In the passage about dating check-lists, what does the writer say they would do if a date took out a pad and pen and turned the date into an interview?

#### DOCUMENT TEXT

2) a sad commentary, but i suppose we are products of our environment’s. moving from southern california to the south, i have first-hand knowledge of the many differences our regional upbringing can produce.

3) true, however, in my experience, chemistry far outweighs any sort of check-list.



I'll let you in on a little secret.. some guys find us gals that make lists to be quite attractive... what's even more fun is when they give us a check list to answer in return.. instant chemistry... :wink: bigsmile

and some don’t...so what you are saying here is that there are right and wrong answers?

i was under the impression that by asking “1) do you...2) do you...3) would you...?” you were asking us each for our opinions.

perhaps i misunderstood or i’m being misunderstood. i’ll tell you this, if i showed up for a date and she pulled out a pad and a pen and turned it into an interview, i would leave before she finished asking the first question. i would never subject myself to this kind of personality profiling, life achievement assessment or compatibility testing whatever you wish to call it. seems sort of degrading to me and i would most assuredly be insulted.

########
#### INFORMATION GIVEN

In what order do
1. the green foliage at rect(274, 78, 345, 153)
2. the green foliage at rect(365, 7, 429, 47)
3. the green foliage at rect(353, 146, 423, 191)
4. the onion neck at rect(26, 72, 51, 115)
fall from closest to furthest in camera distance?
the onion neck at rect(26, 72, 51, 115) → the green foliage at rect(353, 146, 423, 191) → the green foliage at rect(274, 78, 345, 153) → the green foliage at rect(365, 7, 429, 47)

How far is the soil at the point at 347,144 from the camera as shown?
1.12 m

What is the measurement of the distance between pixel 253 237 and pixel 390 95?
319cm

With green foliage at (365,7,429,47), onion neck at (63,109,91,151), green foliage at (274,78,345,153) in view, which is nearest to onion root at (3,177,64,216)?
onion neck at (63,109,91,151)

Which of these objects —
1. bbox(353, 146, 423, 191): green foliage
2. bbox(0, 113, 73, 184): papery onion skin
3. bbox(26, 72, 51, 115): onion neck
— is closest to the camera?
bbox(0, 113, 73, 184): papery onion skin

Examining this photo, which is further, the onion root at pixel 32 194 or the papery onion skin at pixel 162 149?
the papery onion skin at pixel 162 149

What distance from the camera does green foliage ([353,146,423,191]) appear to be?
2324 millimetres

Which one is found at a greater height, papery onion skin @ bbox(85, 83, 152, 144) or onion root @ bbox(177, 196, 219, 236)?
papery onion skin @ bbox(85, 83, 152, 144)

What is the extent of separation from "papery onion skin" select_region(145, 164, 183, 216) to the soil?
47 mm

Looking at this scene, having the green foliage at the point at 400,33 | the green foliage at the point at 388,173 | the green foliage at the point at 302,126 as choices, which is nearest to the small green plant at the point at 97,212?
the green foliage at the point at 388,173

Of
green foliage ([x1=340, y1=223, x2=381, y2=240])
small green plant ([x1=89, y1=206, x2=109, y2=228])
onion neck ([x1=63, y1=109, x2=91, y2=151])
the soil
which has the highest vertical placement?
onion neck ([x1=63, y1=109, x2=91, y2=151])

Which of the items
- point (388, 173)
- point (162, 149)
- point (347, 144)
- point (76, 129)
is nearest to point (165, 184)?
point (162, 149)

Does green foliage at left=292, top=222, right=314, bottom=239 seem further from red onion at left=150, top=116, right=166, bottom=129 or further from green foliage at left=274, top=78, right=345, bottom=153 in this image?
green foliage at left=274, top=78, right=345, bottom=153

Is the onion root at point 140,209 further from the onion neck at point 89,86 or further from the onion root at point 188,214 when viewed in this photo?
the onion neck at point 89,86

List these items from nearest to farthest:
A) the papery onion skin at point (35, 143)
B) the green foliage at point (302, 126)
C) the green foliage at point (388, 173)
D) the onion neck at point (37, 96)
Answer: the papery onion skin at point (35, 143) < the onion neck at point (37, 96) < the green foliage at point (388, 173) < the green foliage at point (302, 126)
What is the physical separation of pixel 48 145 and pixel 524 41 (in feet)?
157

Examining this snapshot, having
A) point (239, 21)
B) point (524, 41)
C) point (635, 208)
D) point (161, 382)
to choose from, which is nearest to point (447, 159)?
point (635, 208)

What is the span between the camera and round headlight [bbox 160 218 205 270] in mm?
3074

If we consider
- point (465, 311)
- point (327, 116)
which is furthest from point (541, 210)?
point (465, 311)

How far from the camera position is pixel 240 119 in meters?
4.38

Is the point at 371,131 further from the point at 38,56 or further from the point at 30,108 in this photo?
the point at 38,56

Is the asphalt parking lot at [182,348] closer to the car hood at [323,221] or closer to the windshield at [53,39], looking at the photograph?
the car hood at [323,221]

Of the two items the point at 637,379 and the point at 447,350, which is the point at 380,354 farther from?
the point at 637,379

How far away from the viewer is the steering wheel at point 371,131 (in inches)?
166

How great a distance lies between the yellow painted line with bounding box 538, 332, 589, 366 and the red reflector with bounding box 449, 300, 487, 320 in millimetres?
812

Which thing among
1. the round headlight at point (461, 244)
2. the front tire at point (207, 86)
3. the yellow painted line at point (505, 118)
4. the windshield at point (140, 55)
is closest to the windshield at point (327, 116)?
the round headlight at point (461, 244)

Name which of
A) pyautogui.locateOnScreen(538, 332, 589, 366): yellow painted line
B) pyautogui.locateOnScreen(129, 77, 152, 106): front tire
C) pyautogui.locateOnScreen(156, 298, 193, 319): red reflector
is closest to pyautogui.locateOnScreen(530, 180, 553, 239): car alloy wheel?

########

**PROBLEM SOLUTION**: They would leave before she finished asking the first question.